Светлый фон

И тут произошло несчастье. Прибыл гонец на взмыленной лошади с вестью о том, что два госпитальера набросились на пару дразнивших их турок.

— Кто такие?

Голос Ричарда сочился яростью.

— Уильям Боррель и Балдуин Кэрью, сир.

Имена всплыли у меня в голове. Мне вспомнилось тогдашнее их недовольство приказом короля.

— А остальные госпитальеры? — спросил Ричард.

— Все бросились в атаку, сир. — Робея, посланец добавил: — Генрих Блуаский тоже поскакал, и французские рыцари с ним.

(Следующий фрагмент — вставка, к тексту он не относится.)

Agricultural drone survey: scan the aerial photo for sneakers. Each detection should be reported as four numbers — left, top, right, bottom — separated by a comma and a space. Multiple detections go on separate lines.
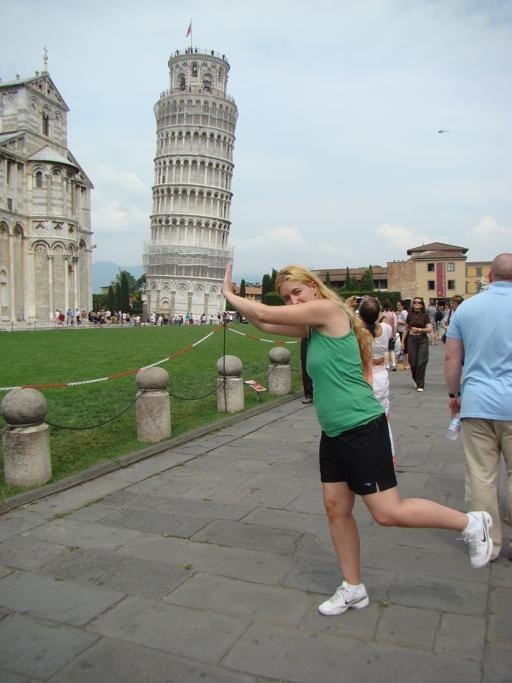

— Божьи ноги, они погубят всех нас! — Король громогласно воззвал к трубачам и велел им трубить атаку. Потом он обратился к нам: — За мной! Скачем к госпитальерам, во весь опор! Дезе!

 

Мы скакали, и сердце мое пело от гордости, ведь за спиной у меня была сотня с лишним рыцарей. Зной, нестерпимый зной окутывал меня. Пот разъедал глаза, я моргал, стараясь смахнуть его. Тяжеленный шлем давил на макушку. В ушах гудело от рева труб и топота копыт. Сухой, как трут, язык прилип к гортани. Прямо передо мной поднималась и опускалась голова шедшего галопом Поммерса, чуть дальше я видел короля. Все, что было футах в тридцати или сорока, скрывалось в клубах пыли.

Мы ехали вдоль колонны. Видя, как мы проносимся в пыльном вихре, жандармы кричали, пока у них не пересыхало в глотке. Мы ехали вдоль колонны, горя желанием сойтись с врагами и истреблять их тысячами. Видимость была скверной, такой, что едва отличишь своего от чужого, но это не могло поколебать нашей решимости. Я начал думать, что мы — карающие ангелы, посланные Господом разметать поганых язычников, оскверняющих землю Утремера.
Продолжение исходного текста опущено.